Reza Hiwa
Poet
Publisher
Reza Hiwa

Reza Hiwa is a poet, born in Tehran in 1955 to Kurdish parents who migrated to a working class neighbourhood in Tehran. He grows as a migrant in his own country, forced to hide that they were Kurds and that his parents were Sunnis. He spent his youth in this neighborhood where the country's ethnic mosaic mingled. Poverty always pushes the left-behind from the provinces toward the metropolises

He enters university to fulfill his parents' dream and become an engineer, the symbol of social success. But his mind is elsewhere. On the eve of exams, he devours Beethoven, Marx and Hugo, and instead of studying the resistance of materials, he thinks of another kind of resistance.

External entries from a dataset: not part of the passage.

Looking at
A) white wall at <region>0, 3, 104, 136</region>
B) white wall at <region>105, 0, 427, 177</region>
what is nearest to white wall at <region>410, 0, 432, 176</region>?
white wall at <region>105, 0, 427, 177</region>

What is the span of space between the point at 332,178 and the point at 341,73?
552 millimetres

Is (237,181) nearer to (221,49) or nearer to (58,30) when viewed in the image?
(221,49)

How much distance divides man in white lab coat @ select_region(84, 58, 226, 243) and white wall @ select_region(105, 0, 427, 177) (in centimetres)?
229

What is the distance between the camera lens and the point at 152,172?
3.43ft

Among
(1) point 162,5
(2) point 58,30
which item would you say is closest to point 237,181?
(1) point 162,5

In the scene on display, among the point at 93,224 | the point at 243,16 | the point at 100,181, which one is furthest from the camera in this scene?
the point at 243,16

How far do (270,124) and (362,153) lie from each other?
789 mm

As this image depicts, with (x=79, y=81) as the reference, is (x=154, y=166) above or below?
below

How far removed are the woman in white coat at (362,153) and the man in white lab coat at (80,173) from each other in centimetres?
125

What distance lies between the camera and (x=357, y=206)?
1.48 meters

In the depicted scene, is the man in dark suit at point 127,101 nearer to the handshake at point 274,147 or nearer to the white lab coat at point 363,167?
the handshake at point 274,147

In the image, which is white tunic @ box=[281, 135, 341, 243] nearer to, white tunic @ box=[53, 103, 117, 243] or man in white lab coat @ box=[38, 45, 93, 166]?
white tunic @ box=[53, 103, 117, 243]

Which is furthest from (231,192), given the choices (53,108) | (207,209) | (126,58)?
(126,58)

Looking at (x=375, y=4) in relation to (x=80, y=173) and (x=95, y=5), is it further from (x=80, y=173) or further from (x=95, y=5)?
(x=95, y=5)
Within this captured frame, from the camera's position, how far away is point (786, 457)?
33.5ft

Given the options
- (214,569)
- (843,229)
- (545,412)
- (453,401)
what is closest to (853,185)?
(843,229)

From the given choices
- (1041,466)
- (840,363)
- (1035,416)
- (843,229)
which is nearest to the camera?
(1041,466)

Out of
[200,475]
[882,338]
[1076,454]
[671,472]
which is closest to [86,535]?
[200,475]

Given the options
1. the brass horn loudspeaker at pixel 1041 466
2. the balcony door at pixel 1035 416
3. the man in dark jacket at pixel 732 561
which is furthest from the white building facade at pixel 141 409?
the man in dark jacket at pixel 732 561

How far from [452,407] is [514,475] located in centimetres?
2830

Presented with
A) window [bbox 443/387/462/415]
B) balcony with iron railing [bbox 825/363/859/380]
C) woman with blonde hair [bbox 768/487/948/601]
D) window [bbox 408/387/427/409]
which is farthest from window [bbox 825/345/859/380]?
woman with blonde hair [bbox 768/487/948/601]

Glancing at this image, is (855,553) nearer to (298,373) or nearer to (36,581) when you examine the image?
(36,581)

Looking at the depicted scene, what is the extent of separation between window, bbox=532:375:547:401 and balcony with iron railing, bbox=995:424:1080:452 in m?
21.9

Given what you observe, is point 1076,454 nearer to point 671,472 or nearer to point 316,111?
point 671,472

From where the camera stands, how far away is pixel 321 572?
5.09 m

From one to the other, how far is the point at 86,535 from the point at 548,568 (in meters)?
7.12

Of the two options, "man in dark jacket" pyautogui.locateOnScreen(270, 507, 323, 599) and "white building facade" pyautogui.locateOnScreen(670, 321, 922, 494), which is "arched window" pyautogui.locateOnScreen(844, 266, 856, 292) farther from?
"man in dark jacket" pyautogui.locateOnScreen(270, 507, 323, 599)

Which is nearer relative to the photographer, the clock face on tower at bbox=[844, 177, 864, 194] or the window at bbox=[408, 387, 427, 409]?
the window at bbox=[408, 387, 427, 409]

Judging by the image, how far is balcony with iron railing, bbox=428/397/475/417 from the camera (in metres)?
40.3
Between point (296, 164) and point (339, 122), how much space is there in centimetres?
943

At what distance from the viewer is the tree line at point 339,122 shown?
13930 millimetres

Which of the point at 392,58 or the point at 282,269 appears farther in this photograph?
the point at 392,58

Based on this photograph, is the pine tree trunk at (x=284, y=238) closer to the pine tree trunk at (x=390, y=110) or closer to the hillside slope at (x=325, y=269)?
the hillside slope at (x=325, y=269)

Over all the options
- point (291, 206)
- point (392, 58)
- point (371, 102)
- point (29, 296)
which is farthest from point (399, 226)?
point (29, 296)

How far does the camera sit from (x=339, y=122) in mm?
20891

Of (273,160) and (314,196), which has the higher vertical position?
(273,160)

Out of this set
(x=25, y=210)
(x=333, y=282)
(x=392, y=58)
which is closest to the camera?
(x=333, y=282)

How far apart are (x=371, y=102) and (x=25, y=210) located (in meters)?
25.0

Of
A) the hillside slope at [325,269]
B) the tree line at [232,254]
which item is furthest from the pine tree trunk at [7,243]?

He fights against the Shah's regime, then against the Republic which he considers repressive. There he is in France, father of three children. Another gift from life takes him traveling across Europe.

He claims to be a poet. If you ever run into him, don't contradict him.

He finally finds his fetish book, Man, which he reads voraciously. He prefers conversations on a trail to ideological debates.

He says he was born to sow. To sow even when everything suggests he is alone, isolated and marginal. To sow despite drought and flood. He believes in the power of words. He distrusts them and he sows them. Words have changed him so many times in his life.